Luckily, the Smithsonian and Scripps Institutions had what she needed. And at Scripps, Rodríguez-Flores not only gathered more data on the species, but also found that one specimen, collected in 1990, was an entirely new one. Using both DNA sequencing and micro-CT scans, she and her collaborators then studied how these new species related to the many other squat lobster families living worldwide.
“To understand the evolutionary history of squat lobsters, we have to compare, genetically and morphologically, all the species that we know,” said Rodríguez-Flores. “And we have found that the current taxonomic classification does not reflect the evolutionary history, so we have to revise the classification.”
The findings included the possibilities that deep-sea squat lobsters might include fewer species than previously thought and colonized a wider geographic region within the seemingly barren abyssal zone.
Such a big taxonomic overhaul takes time, travel, and money. Rodríguez-Flores has spent years visiting collections all over the world to examine as many specimens as she can. And yet, that labor is what helped unearth the five new species, which she and the team named after three of their international collaborators, one of the exploration vessels (Nautilus), and Girguis, who helped collect the species that now bears his name.

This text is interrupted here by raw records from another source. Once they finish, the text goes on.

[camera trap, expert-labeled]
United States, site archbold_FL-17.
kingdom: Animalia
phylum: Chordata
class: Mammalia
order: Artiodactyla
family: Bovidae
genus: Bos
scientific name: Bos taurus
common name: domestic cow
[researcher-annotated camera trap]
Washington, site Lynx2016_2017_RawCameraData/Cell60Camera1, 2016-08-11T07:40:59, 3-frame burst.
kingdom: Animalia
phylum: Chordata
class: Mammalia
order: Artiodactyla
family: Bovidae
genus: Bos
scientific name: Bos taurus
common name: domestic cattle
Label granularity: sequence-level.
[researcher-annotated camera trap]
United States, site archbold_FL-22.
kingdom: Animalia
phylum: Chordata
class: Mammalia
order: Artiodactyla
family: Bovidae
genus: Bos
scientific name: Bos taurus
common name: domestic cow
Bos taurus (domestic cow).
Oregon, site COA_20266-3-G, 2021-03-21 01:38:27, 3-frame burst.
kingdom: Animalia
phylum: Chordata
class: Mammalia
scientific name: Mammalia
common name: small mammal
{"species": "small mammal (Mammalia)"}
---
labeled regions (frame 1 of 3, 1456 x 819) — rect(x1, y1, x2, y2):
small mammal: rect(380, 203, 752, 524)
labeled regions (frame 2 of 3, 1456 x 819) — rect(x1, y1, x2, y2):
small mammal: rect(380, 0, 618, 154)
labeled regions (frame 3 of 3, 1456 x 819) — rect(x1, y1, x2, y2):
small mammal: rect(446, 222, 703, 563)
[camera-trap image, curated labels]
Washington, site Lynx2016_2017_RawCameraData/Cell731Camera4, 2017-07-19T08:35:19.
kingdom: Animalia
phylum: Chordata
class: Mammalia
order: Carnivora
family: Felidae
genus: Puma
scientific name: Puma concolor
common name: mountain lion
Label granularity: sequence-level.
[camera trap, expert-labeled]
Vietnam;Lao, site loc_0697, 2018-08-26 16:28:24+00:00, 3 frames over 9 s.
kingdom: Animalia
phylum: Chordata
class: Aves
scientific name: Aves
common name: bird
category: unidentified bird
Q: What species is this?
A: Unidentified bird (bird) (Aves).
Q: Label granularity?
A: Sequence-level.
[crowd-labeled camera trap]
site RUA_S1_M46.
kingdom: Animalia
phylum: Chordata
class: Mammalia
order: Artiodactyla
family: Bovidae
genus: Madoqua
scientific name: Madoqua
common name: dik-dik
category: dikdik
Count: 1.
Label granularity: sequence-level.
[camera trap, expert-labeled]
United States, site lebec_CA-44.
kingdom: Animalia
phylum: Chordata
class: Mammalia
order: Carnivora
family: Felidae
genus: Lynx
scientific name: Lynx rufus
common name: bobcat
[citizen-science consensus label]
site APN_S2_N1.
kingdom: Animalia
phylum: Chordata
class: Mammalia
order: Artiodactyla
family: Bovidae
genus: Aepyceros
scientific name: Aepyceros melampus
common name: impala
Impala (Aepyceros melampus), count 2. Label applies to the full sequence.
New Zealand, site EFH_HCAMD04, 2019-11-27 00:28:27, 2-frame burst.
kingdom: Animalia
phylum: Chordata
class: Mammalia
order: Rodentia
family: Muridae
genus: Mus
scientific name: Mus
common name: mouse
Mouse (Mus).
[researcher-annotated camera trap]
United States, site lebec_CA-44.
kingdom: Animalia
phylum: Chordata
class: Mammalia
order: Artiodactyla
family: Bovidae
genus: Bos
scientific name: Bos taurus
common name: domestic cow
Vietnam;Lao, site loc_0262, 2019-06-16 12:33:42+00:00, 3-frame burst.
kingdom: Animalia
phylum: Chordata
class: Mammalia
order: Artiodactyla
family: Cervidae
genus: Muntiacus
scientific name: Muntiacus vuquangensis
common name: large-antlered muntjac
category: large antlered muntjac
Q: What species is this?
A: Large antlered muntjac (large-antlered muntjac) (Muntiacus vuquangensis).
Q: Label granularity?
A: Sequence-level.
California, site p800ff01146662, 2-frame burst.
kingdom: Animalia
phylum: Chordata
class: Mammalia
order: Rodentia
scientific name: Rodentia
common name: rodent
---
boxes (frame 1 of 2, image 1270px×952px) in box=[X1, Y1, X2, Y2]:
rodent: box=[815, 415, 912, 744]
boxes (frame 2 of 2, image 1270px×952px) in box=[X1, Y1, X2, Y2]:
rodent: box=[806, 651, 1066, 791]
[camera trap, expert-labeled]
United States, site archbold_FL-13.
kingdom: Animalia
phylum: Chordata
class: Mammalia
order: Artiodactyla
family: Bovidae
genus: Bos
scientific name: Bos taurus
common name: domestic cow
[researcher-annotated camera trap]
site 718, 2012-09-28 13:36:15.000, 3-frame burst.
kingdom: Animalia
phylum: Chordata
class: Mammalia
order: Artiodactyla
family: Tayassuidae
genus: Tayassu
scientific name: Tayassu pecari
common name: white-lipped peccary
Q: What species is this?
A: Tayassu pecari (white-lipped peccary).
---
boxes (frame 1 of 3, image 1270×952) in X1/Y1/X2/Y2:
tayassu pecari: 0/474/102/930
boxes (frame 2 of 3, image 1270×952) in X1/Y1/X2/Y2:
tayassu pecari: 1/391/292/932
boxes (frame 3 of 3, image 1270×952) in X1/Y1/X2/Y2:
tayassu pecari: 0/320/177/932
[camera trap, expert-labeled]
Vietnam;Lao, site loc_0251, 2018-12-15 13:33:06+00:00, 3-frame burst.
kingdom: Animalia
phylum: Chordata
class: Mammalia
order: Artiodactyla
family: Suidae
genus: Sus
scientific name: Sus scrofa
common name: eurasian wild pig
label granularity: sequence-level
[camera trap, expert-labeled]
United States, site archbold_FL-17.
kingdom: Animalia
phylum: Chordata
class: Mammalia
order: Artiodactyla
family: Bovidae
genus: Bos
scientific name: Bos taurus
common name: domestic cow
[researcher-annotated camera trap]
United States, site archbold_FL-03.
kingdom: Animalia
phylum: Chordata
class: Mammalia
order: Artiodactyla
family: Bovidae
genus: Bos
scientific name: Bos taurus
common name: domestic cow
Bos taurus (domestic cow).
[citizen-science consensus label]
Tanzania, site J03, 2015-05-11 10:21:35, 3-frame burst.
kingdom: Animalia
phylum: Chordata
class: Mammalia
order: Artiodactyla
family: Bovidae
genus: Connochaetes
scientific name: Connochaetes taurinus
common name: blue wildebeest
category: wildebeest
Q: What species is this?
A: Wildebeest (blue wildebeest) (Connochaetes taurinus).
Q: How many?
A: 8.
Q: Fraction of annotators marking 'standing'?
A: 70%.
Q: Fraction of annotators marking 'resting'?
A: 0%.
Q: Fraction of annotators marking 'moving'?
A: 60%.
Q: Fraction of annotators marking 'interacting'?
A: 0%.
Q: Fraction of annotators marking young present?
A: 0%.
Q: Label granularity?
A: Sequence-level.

“He was very excited to collect this species because it’s really special,” said Rodríguez-Flores. “It’s pink and fuzzy. They are so cute.”
They might be cute, but they’re not so tasty, a fact the authors felt compelled to include in their study because, as Rodríguez-Flores said, they get asked all the time. “Everyone asks me if I eat these crustaceans,” she said. “They can be tasty if you use them for soup, but they’re not like lobster. They’re almost all legs.”
Tasty or not, Rodríguez-Flores craves more squat lobster. She’s hoping to publish a new proposed taxonomy within the next year and will continue searching for the expected two-thirds of species that remain in the dark.
“We still do not know how many species live in our world,” she said, speaking of not just her latest invertebrate love, the squat lobster, but all of Earth’s creatures. “Around one million species already face a threat of extinction, and around 40 percent of all species on Earth may be threatened with or driven to extinction by the year 2100. With this current rate of extinction, it is likely that most species are going to go extinct before being discovered.”
Unless, of course, Rodríguez-Flores can get to them first.